Primitive Calculator

for the following problem:

"You are given a primitive calculator that can perform the following three operations with the current number 𝑥: multiply 𝑥 by 2, multiply 𝑥 by 3, or add 1 to 𝑥. Your goal is given a positive integer 𝑛, find the minimum number of operations needed to obtain the number 𝑛 starting from the number 1.

INPUT FORMAT: The input consists of a single integer 1 ≤ 𝑛 ≤ 1000000

Output Format: In the first line, output the minimum number 𝑘 of operations needed to get 𝑛 from 1. In the second line output a sequence of intermediate numbers.

Example:

Input: 5

Output:

3

1 2 4 5

Here, we first multiply 1 by 2 two times and then add 1. Another possibility is to first multiply by 3 and then add 1 two times.
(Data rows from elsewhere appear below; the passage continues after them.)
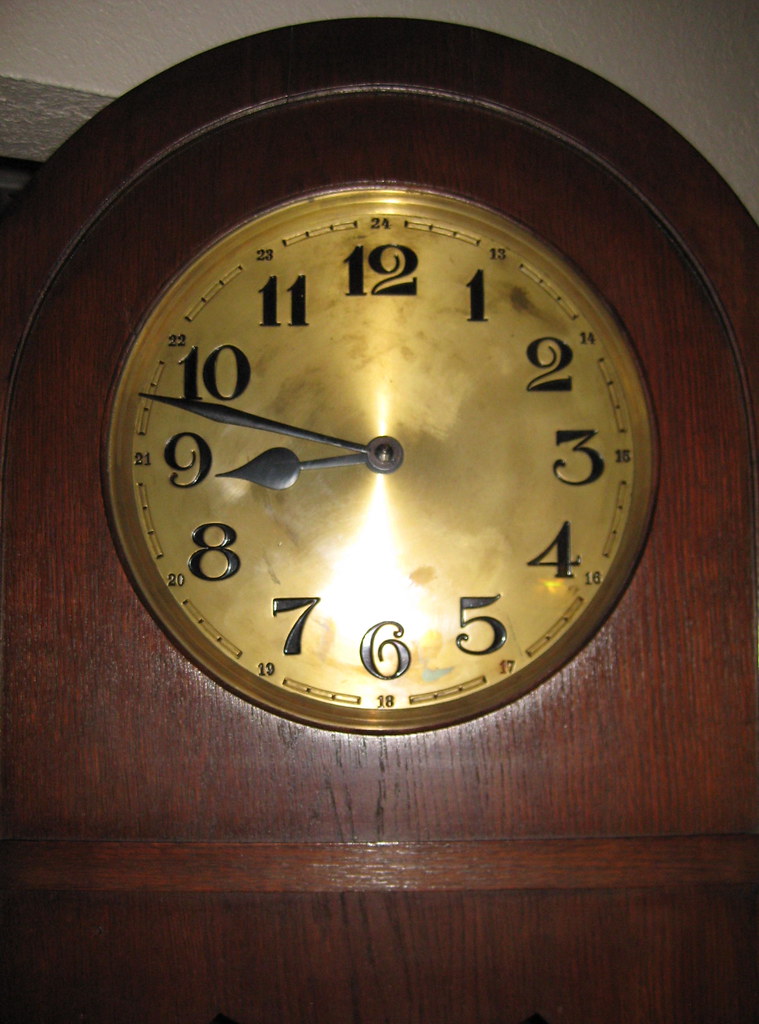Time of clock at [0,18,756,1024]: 8:47
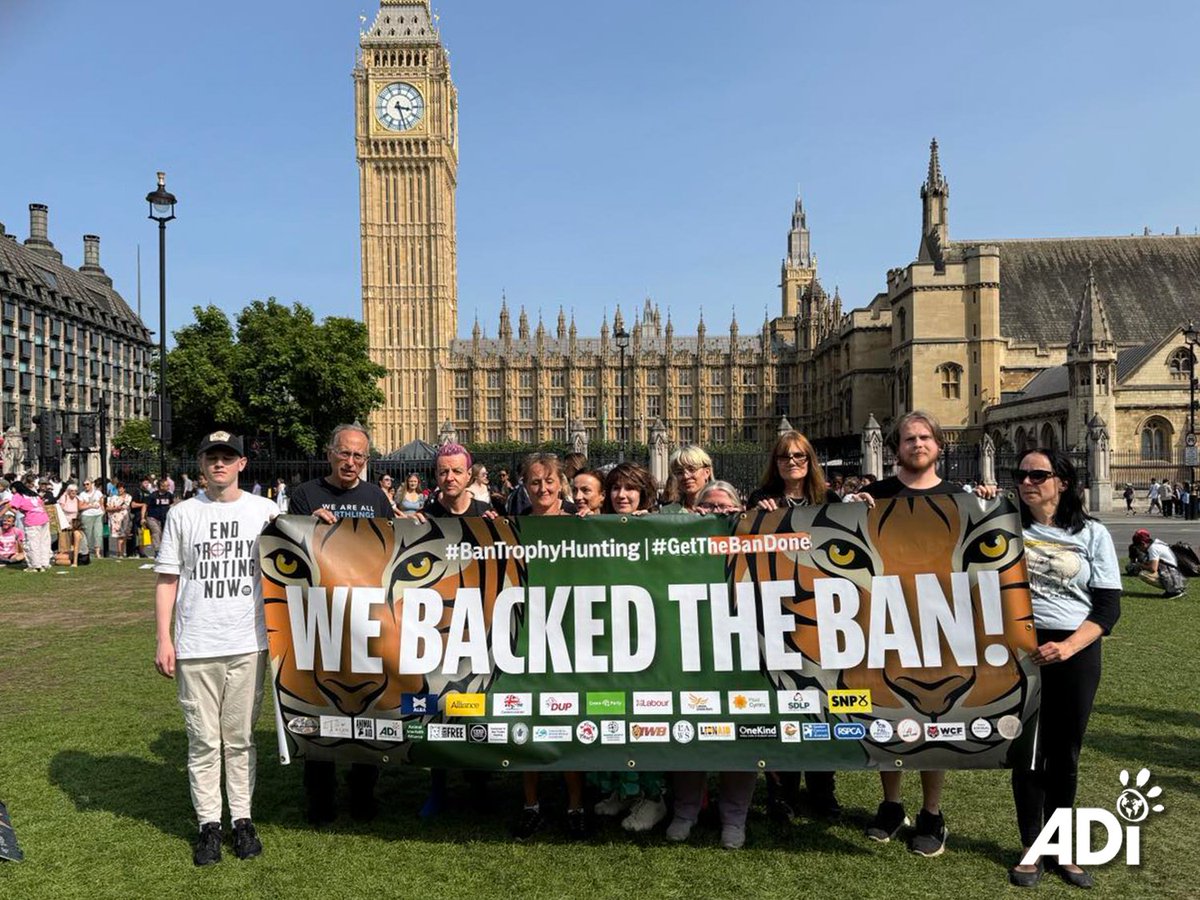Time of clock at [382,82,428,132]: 3:27
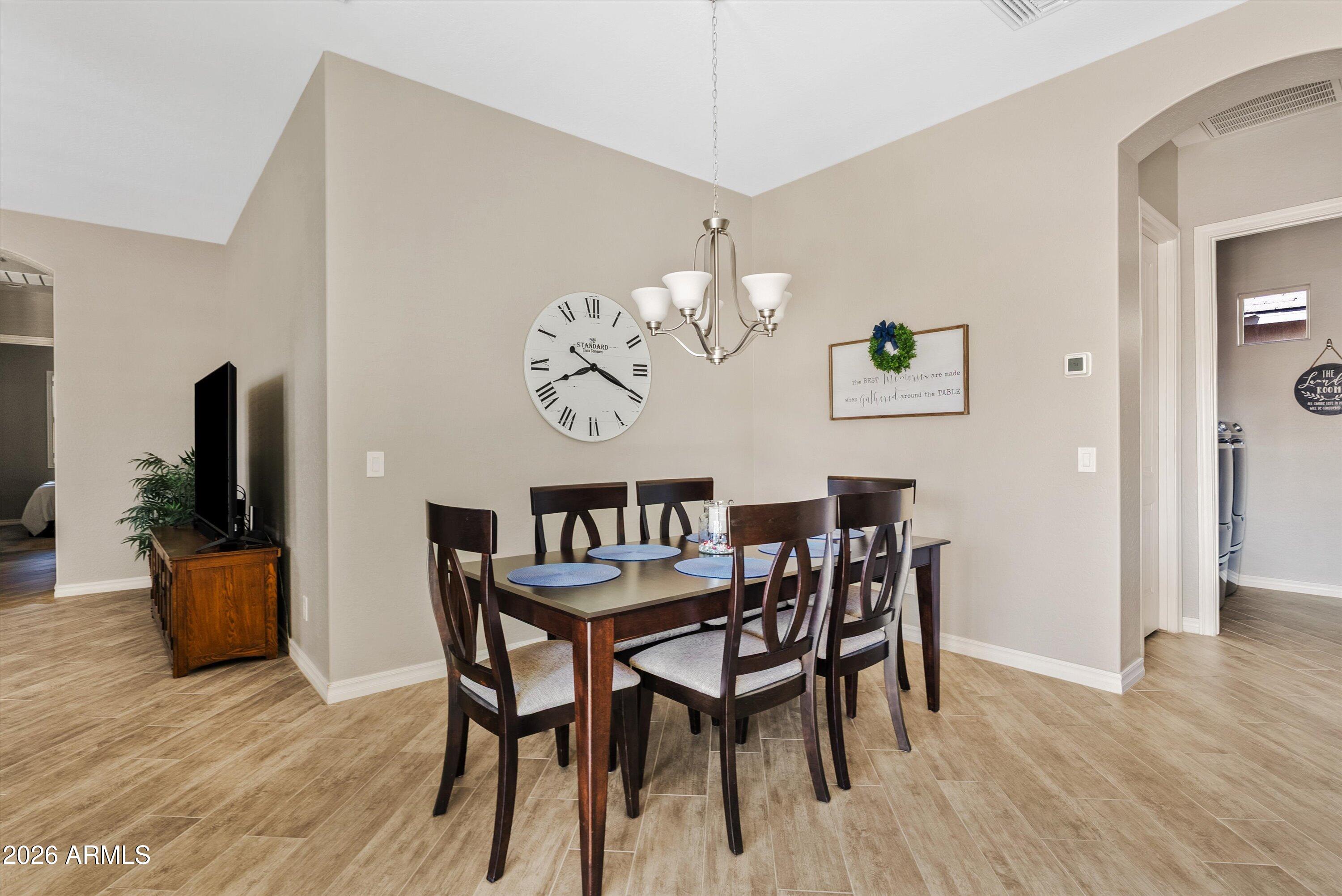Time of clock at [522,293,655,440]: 8:19
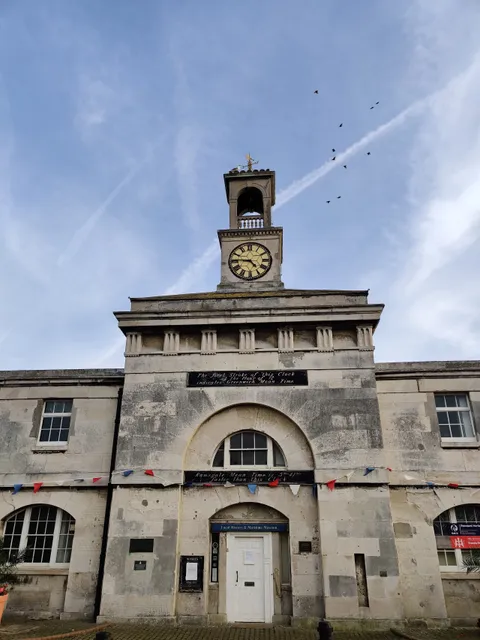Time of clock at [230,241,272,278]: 4:45
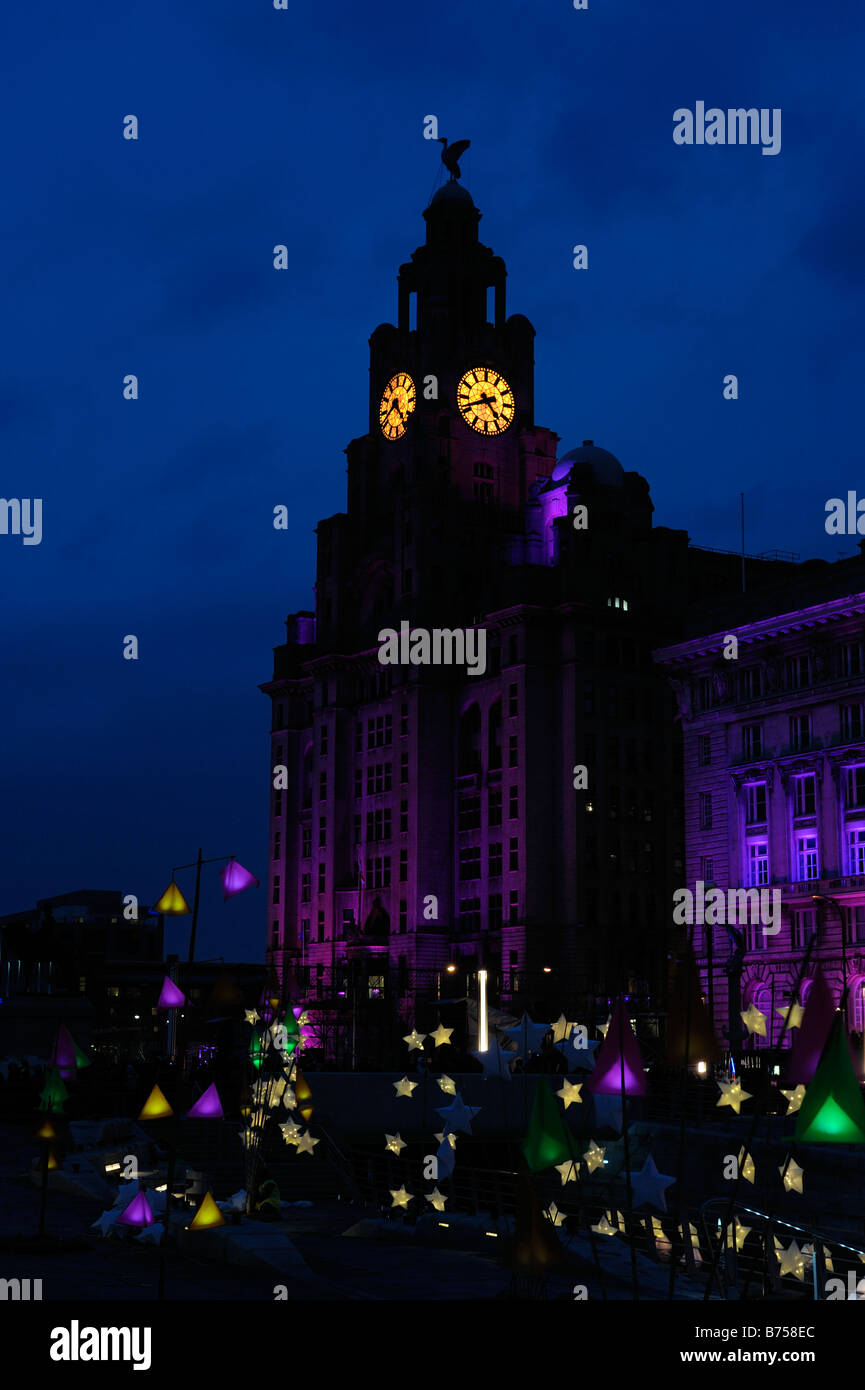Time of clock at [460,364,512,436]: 4:41
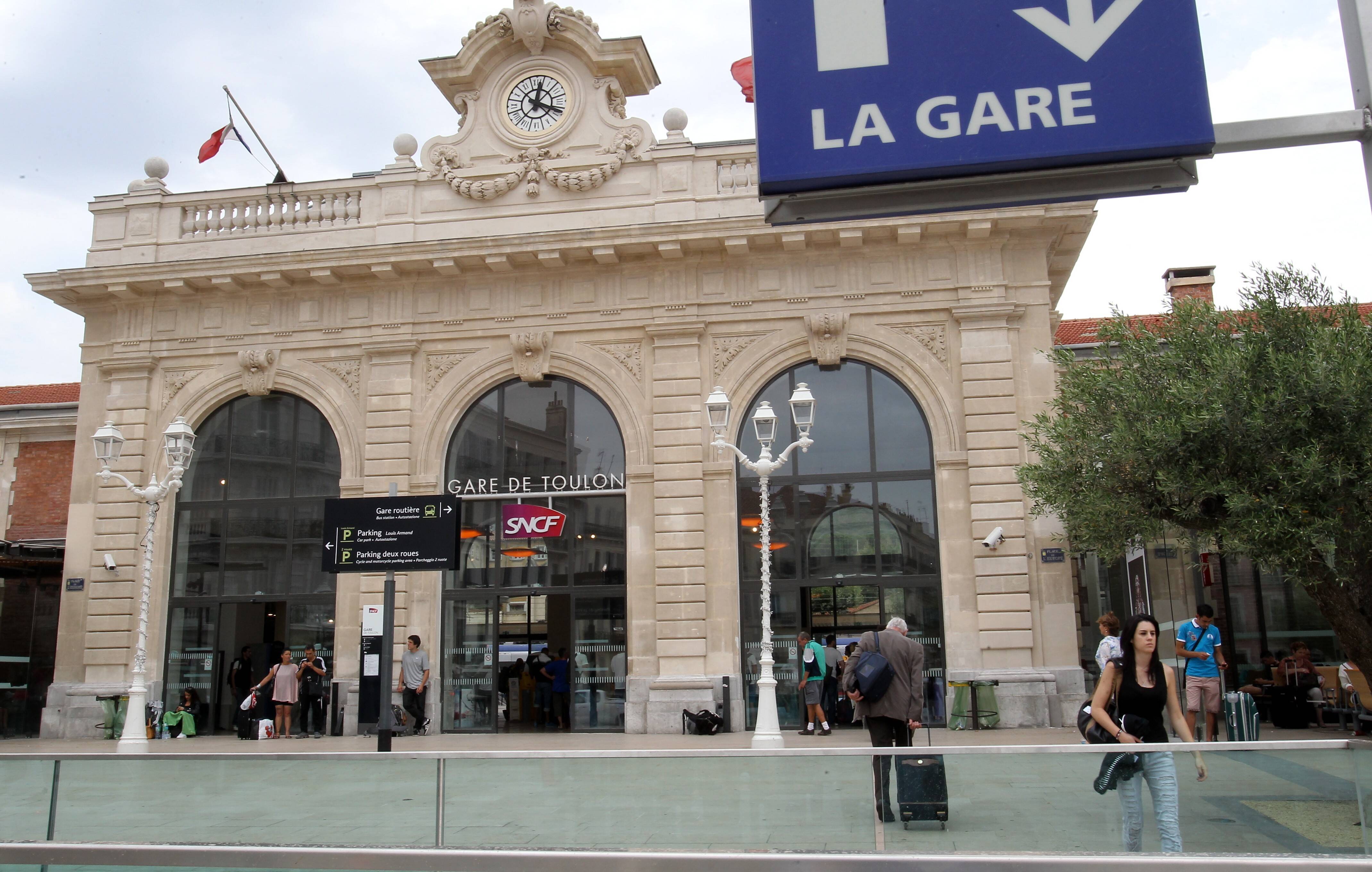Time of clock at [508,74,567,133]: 12:19
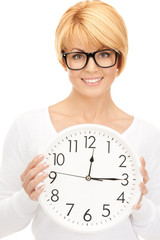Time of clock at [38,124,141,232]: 12:14
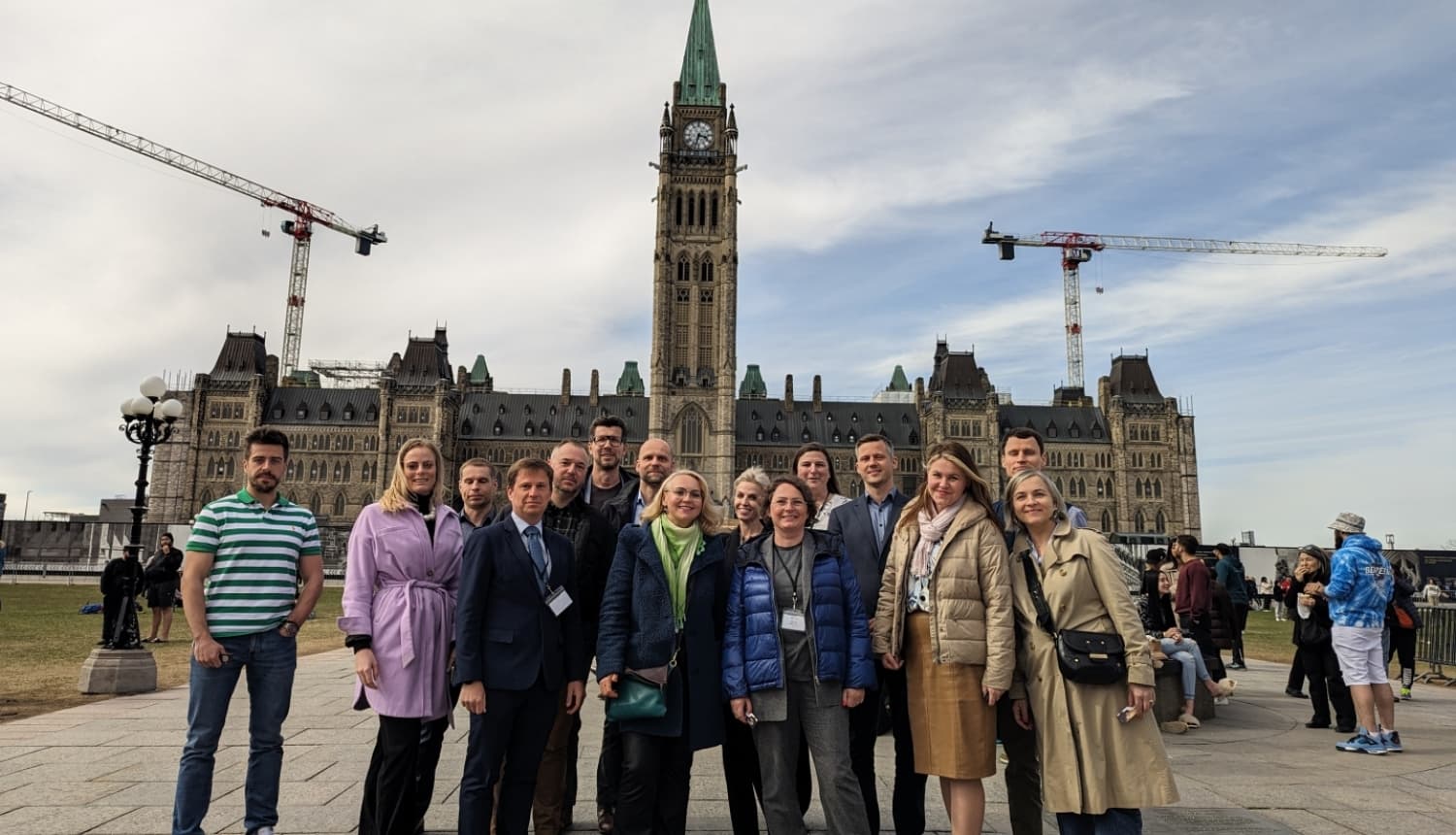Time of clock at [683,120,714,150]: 3:33
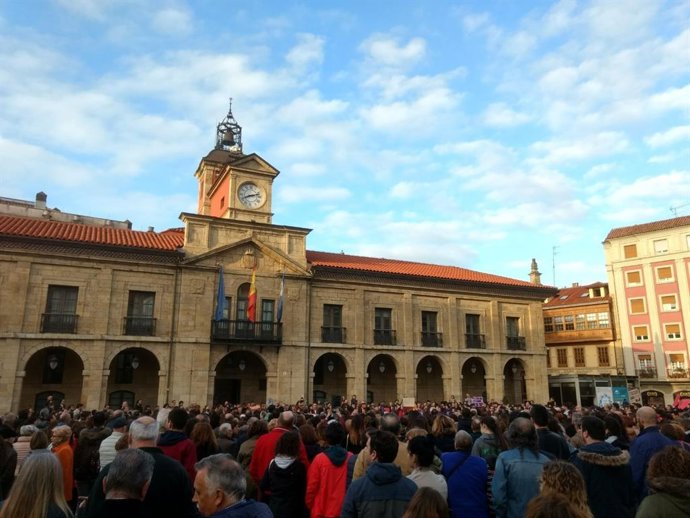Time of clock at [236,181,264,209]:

Hence “1 3 4 5” is also a valid output in this case."

This is my solution in C++

#include <iostream>
#include <vector>
#include <algorithm>
using namespace std;

vector<long> lookup;

long Min_sequence(long x){ // Compute the minimum number of operations needed to obtain the number x starting from the number 1 for 3 following operations
                           //  multiply by 2, multiply by 3, or add 1 to 
    if(x==1) 
        return lookup[x];
    else if(lookup[x]!=0)
        return lookup[x];
    else if(x%3==0&&x%2==0)
        lookup[x]=min(Min_sequence(x/3)+1,min(Min_sequence(x-1)+1,Min_sequence(x/2)+1));
    else if(x%3==0)
        lookup[x]=min(Min_sequence(x-1)+1,Min_sequence(x/3)+1);
    else if(x%2==0)
        lookup[x]=min(Min_sequence(x-1)+1,Min_sequence(x/2)+1);
    else
        lookup[x]=Min_sequence(x-1)+1;
        
    return lookup[x];
};

void back_track(long n){ // Print sequence of intermediate numbers from 1 to n 
    if(n%3==0&&n%2==0)
        if(lookup[n]==lookup[n/3]+1)
            back_track(n/3);
        else if(lookup[n]==lookup[n/2]+1)
            back_track(n/2);
        else
            back_track(n-1);
     else if(n%3==0)
        if(lookup[n]==lookup[n/3]+1)
            back_track(n/3);
        else
            back_track(n-1);
    else if(n%2==0)
        if(lookup[n]==lookup[n/2]+1)
            back_track(n/2);
        else
            back_track(n-1);
    else if(n!=1)
           back_track(n-1);
    
    cout<<n<<" ";
}

int main() {
  int input; // Entered number to calculator
  std::cin >> input;
  lookup.assign(input+1,0);

  cout<<Min_sequence(input)<<endl; // Calculate minimum number of operations

  back_track(input);  // Print sequence of intermediate numbers 

  system("pause");
  return 0;
}
 

The algorithm works well for low values of input, but when it comes to values of input more than 6880, it throws exception. Unhandled exception at 0x000D4889 in Test.exe: 0xC00000FD: Stack overflow (parameters: 0x00000001, 0x006A2FEC).